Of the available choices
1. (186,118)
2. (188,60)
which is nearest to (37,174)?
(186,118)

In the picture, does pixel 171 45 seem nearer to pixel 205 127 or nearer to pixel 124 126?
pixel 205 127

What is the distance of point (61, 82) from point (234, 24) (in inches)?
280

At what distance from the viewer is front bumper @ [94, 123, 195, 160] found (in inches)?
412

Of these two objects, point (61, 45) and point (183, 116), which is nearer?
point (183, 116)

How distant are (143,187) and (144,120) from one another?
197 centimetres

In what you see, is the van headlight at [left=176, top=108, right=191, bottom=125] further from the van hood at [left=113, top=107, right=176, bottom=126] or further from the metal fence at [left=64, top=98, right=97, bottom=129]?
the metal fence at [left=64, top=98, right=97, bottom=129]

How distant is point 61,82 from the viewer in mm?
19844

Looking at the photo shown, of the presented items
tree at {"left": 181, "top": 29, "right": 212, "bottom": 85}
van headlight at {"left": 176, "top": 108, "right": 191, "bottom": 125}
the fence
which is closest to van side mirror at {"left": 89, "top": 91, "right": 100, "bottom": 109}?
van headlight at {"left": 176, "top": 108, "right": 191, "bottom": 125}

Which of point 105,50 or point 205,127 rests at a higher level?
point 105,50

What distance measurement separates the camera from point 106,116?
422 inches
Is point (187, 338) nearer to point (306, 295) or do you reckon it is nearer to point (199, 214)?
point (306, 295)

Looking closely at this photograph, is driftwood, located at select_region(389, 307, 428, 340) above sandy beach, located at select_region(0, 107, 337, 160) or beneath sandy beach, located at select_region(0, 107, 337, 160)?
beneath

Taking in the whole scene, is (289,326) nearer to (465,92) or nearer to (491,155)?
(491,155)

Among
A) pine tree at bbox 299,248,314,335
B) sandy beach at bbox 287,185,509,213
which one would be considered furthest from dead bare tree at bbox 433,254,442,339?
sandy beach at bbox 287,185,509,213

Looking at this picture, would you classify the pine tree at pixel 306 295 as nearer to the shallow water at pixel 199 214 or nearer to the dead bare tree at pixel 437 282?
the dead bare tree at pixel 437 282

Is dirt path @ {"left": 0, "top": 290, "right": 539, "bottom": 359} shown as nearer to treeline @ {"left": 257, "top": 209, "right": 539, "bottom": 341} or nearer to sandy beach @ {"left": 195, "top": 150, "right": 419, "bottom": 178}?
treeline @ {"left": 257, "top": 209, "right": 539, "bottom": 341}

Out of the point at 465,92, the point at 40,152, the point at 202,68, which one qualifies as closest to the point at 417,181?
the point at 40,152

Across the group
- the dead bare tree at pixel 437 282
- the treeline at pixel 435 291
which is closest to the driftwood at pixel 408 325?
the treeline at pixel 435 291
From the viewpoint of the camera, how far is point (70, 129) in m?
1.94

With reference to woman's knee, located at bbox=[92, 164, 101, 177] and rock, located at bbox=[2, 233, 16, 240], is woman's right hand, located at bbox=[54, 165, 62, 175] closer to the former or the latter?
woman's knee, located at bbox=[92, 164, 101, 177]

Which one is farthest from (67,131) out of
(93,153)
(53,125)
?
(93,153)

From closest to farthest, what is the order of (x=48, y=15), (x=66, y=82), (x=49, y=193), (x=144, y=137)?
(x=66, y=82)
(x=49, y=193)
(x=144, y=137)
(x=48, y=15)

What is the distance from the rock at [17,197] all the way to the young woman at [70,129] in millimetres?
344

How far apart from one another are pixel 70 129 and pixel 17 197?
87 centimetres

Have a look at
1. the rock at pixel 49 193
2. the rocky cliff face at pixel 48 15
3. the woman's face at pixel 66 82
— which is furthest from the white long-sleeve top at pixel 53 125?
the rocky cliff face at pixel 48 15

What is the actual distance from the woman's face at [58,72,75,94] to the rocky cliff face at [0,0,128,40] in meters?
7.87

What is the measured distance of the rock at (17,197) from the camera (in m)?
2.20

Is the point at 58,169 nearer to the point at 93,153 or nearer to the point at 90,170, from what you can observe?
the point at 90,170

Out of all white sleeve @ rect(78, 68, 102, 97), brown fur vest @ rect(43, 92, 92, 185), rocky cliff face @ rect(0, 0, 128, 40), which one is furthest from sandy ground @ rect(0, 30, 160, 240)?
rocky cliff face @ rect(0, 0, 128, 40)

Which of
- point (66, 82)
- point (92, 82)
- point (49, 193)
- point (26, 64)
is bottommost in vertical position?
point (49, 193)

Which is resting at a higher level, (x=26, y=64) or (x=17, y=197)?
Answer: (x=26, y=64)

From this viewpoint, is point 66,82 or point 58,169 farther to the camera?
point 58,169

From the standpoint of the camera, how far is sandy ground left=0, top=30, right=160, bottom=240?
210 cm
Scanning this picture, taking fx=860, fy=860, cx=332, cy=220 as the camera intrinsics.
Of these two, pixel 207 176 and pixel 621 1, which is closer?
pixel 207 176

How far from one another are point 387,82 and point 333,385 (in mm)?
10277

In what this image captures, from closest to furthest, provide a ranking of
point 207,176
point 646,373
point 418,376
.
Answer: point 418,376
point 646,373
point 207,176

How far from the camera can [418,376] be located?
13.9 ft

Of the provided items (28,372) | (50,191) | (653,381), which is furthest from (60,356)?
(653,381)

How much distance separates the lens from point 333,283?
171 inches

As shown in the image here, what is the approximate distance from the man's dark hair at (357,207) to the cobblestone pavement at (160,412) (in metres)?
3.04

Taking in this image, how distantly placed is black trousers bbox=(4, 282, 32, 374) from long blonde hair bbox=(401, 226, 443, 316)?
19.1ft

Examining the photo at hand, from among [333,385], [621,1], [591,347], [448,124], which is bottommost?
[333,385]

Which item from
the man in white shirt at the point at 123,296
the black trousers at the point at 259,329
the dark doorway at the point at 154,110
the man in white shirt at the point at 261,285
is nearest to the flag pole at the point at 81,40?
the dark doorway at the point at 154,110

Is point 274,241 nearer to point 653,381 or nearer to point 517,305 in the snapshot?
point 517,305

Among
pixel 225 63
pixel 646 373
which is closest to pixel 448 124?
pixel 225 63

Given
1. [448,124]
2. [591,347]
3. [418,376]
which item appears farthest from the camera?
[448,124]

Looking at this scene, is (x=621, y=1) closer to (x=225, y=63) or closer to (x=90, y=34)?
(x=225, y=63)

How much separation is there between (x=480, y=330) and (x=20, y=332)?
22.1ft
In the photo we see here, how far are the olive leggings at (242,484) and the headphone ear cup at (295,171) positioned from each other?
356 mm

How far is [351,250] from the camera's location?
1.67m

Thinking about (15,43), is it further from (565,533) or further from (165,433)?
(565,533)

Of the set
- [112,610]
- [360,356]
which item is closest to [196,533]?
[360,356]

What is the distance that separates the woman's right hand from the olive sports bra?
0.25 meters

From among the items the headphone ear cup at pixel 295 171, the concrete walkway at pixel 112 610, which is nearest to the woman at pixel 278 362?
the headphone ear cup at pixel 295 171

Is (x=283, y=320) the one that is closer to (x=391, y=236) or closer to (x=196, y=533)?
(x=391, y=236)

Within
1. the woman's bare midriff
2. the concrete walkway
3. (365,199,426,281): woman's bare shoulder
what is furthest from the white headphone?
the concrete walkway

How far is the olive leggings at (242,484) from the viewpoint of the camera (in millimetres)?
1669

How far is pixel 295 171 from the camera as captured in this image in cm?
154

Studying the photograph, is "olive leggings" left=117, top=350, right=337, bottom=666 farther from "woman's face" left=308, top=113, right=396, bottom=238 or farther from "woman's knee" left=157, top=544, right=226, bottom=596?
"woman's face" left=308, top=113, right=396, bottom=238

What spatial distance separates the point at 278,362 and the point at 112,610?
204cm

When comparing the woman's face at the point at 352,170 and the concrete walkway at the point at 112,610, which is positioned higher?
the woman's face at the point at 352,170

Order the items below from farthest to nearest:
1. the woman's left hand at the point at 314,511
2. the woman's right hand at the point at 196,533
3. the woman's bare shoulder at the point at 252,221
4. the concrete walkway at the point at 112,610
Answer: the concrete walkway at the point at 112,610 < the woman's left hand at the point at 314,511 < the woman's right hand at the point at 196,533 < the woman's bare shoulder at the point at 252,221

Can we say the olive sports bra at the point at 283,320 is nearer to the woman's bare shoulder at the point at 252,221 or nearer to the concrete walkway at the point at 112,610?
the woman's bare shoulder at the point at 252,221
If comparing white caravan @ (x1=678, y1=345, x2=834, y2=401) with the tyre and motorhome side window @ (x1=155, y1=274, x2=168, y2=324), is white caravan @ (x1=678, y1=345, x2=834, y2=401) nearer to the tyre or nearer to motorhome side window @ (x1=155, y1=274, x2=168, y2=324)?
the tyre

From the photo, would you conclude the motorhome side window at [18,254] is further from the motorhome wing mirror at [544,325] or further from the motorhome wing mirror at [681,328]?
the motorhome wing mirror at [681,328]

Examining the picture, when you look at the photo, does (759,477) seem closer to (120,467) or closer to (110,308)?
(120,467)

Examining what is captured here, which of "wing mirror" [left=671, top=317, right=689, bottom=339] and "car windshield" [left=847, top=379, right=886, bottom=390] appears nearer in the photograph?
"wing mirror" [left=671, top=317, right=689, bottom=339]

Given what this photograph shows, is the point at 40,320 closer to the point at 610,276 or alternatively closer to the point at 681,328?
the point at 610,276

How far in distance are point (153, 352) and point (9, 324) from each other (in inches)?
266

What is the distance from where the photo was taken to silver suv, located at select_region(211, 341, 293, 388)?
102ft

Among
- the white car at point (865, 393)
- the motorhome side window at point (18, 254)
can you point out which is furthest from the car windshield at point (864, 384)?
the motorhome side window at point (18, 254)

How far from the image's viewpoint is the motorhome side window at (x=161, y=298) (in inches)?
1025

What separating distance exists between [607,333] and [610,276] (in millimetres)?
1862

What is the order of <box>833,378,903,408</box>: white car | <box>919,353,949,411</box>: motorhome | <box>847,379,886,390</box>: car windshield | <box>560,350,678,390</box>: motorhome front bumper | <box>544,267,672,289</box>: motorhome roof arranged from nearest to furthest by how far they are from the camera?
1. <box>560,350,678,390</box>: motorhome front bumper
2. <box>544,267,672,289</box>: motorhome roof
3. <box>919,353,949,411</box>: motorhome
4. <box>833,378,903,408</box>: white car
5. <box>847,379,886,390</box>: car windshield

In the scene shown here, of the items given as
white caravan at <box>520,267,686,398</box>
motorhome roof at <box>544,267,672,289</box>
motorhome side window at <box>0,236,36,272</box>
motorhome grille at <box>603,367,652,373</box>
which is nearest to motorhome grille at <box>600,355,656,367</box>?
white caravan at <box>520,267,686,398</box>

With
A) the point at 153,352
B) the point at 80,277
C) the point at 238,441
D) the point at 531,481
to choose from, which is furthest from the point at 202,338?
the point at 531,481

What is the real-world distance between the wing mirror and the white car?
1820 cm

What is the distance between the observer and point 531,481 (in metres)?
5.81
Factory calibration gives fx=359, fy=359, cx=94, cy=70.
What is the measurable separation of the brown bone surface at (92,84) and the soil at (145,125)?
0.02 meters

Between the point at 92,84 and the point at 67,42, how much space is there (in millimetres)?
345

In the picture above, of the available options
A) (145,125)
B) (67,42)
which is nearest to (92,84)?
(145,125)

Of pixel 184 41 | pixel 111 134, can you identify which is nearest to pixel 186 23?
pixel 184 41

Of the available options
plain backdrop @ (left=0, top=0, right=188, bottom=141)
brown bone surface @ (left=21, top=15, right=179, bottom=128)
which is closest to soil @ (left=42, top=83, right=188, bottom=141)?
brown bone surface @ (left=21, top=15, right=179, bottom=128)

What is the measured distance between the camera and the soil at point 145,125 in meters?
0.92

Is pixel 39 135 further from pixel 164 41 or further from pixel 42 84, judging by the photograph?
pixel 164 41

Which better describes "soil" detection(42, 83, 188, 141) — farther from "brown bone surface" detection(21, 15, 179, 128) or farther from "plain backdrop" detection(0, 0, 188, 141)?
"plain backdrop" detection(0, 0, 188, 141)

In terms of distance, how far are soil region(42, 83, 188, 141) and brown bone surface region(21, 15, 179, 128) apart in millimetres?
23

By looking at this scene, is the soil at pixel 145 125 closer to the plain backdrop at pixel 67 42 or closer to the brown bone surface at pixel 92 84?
● ● ● ●
_Task description_
Copy out exactly the lines from the line with "What is the measured distance between" to the end of the listing, including both of those lines, and give nothing else.

_Worked answer_
What is the measured distance between the camera and the soil at point 145,125 in meters?
0.92

Is pixel 39 135 further from pixel 164 41 or further from pixel 42 84, judging by the photograph?
pixel 164 41

Which better describes "soil" detection(42, 83, 188, 141) — farther from "brown bone surface" detection(21, 15, 179, 128) or farther from "plain backdrop" detection(0, 0, 188, 141)?
"plain backdrop" detection(0, 0, 188, 141)

In terms of distance, how far are soil region(42, 83, 188, 141) and brown bone surface region(21, 15, 179, 128) apart in millimetres?
23

By looking at this scene, is the soil at pixel 145 125 closer to the plain backdrop at pixel 67 42 or closer to the brown bone surface at pixel 92 84?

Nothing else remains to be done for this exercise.